TRIM has been available in FreeBSD for mounted ZFS filesystems for quite a while, since ~Sep 2012 in 10-CURRENT[1]. I believe this is just a user space command for manually TRIM'ing in cases where it doesn't have explicit filesystem support.
Support for TRIM in ZFS, UFS (kernel), or fsck (userspace) has been in place for years, but there was no easy way to tell “TRIM all this whole device now”.
FreeBSD is amazing, and a major reason for that is how well it is managed. I would find it very hard to name three other open-source projects of comparable size that are so well-organized and have consistently delivered for this long. Here's a warm shoutout to the FreeBSD Foundation, as well as your reminder to donate: https://www.freebsdfoundation.org/donate/
My train of thought went "hmm, I wonder if FreeBSD would be good to use in production for running some Docker containers" and I stumbled across this https://wiki.freebsd.org/Docker
He/she is talking about being able to deploy a `Dockerfile` or use `docker-compose` / `docker-machine` on FreeBSD.

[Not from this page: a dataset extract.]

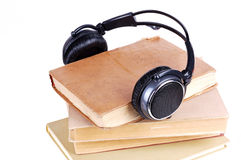 Books in headsets Royalty Free Stock Photography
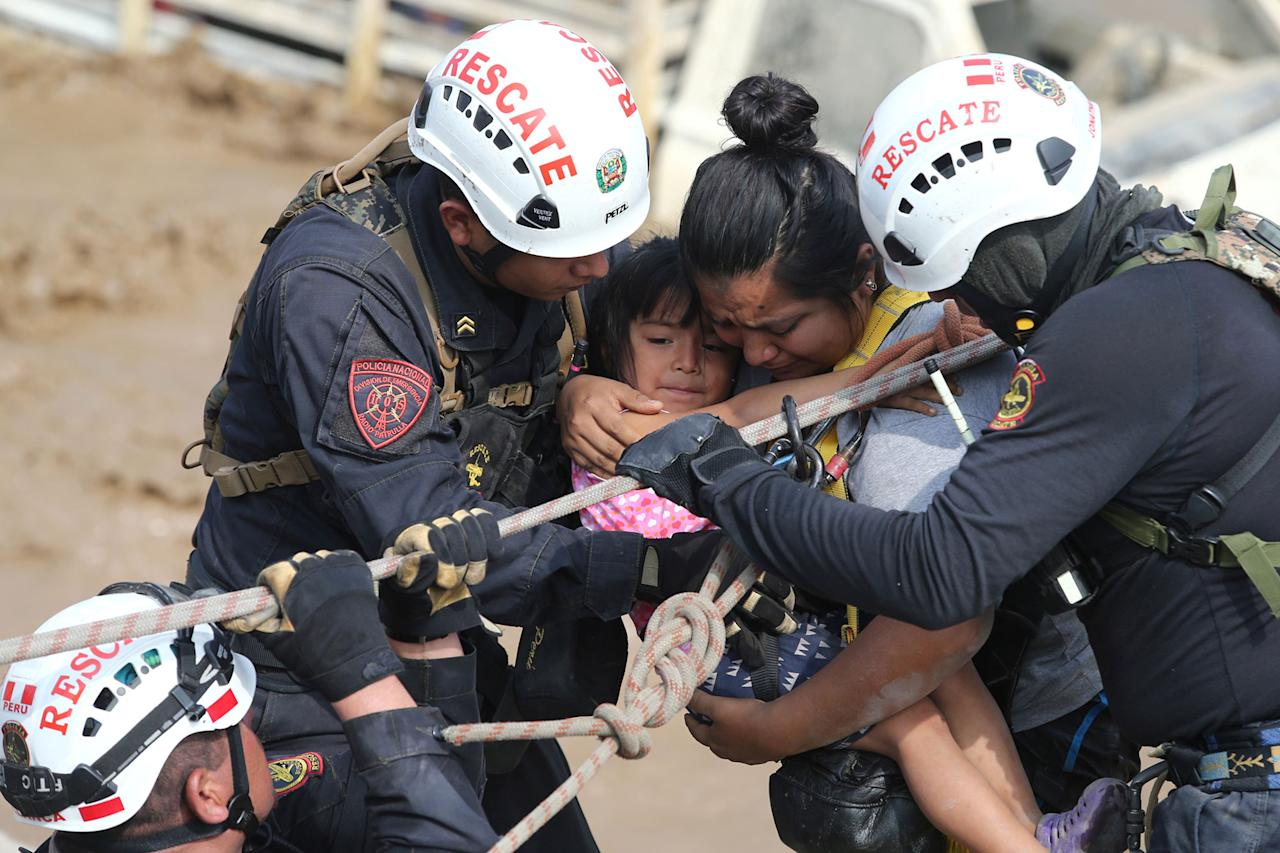 <p>A woman and a child get rescued after a massive landslide and flood in the Huachipa district of Lima, Peru, March 17, 2017. (Guadalupe Pardo/Reuters) </p>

It's very common in backend development to run a Dockerized version of Redis/Postgres for local testing/development. A lot of developers develop Go/Python/Rust/node.js/etc. on a Mac, then deploy it to nix. They would need to deploy the same Docker containers built locally (or in CI/CD) to BSD, which seems unsupported given the comments.
I see, but I thought the selling point of docker was reproducibility, which was thanks to the image. The Dockerfile is not truly reproducible, and the image once created it is typically created with linux binary.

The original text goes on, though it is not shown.